Source records:
****
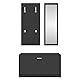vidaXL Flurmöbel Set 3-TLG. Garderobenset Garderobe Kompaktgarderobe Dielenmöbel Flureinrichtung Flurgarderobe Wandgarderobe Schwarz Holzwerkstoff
****
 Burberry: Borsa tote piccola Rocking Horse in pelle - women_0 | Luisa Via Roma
****
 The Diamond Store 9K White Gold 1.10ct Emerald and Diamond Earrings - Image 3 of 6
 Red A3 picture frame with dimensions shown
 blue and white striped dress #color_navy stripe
****
Work instructions: In the listing above, find the line containing "Red A3 picture frame with dimensions shown" and the line containing "blue and white", then quote both, plus every line between them, exactly as written.

Your response:
 Red A3 picture frame with dimensions shown
 blue and white striped dress #color_navy stripe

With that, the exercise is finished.